Flashes from my time driving the 2014 BMW X5 xDrive35i: I'm cruising down the freeway wrapped in the comfortable, 20-way power adjustable leather seat while the suspension's adaptive dampers and air support scramble over bumps to keep the ride smooth. I can't really hear the engine as the revs are kept low by the eight-speed automatic transmission, making it easy to enjoy music played through the nine-speaker audio system.
On a different road, I'm looking through the turns twisting along a mountain side and keeping the gas pedal floored up to the last second, then getting on the brakes, and then twisting the wheel around. The transmission's Sport model holds the revs above 5,000, automatically downshifting for me, and the dampers do their best to keep this truck level. Tires begin to squeal with the load, but the all-wheel-drive system lends a hand, throwing torque front-to-back, as needed.
Those situations show the versatility of BMW's largest SUV. Updated for its third generation and the 2014 model year, the X5's changes are largely under the skin. At a little over 16 feet, the X5 holds five passengers and a moderate amount of cargo, and tips the scales at up to 5,150 pounds, depending on the trim. BMW engineering makes it handle well on twisty roads and ride comfortably on the highway.

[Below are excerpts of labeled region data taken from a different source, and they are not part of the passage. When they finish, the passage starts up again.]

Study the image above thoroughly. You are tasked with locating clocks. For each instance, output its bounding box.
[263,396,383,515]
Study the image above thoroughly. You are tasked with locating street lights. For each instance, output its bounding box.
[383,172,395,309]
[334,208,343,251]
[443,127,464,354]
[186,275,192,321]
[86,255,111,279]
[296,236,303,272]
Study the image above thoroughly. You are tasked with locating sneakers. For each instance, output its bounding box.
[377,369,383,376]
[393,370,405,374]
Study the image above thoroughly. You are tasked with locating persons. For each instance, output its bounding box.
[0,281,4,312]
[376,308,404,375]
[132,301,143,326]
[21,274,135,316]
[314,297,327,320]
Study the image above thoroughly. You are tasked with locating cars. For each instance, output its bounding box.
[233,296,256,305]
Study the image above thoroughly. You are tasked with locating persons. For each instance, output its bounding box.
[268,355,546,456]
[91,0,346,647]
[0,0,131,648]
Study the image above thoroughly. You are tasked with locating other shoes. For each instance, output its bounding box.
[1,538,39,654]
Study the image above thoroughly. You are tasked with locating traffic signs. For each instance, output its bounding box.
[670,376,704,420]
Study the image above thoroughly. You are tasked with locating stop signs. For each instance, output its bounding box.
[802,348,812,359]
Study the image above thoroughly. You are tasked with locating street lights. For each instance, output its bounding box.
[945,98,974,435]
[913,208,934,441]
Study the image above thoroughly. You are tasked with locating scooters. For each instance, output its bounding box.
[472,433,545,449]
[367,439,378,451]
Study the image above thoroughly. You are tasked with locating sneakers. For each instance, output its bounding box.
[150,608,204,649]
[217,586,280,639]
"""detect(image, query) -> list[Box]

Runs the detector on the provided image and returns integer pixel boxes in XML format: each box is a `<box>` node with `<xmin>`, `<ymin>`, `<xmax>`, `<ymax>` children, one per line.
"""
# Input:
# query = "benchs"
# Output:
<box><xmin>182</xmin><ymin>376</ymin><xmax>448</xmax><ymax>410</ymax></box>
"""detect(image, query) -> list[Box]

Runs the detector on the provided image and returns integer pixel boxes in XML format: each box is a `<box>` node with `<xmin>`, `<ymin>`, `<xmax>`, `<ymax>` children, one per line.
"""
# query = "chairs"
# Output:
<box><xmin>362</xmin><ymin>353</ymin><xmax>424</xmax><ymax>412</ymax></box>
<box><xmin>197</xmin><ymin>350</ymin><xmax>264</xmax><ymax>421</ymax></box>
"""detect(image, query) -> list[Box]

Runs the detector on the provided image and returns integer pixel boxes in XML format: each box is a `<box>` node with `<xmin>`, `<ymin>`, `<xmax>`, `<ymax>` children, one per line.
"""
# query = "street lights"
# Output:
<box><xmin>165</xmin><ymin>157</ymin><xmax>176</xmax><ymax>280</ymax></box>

For this review, I drove the X5 xDrive35i, the latter designation implying all-wheel-drive and BMW's twin scroll turbocharged 3-liter inline six-cylinder engine, using direct injection and unique valve control technology to produce 300 horsepower and 300 pound-feet of torque. In the U.S., BMW also offers the X5 sDrive35i, with just rear-wheel-drive, the X5 xDrive35d, sporting a diesel engine and all-wheel-drive, and the X5 xDrive50i, combining all-wheel-drive and the power of a twin turbo 4.4-liter V-8.
In the U.S., the 2014 X5 xDrive35i comes in at a base price of $55,100, while the sDrive35i, without all-wheel-drive begins at $52,800. You can't get the 3-liter gasoline-fueled X5 in the UK, but BMW offers a wide range of diesel engines, from the sDrive25d all the way up to the M50d. Australian buyers can get the X5 xDrive35i, but will pay about AU$116,000 for the privilege.
Of course, these days BMW models vary greatly depending on their included options. This X5 xDrive35i came with the M Sport and the Dynamic Handling packages, the latter which includes air suspension on the rear axle. Dynamic Handling helped make it as comfortable as a Mercedes-Benz ML-class on the freeway, but also let me push it hard through the turns. M Sport adds what BMW calls its Sport automatic transmission, which includes steering wheel-mounted paddles for manual gear selection.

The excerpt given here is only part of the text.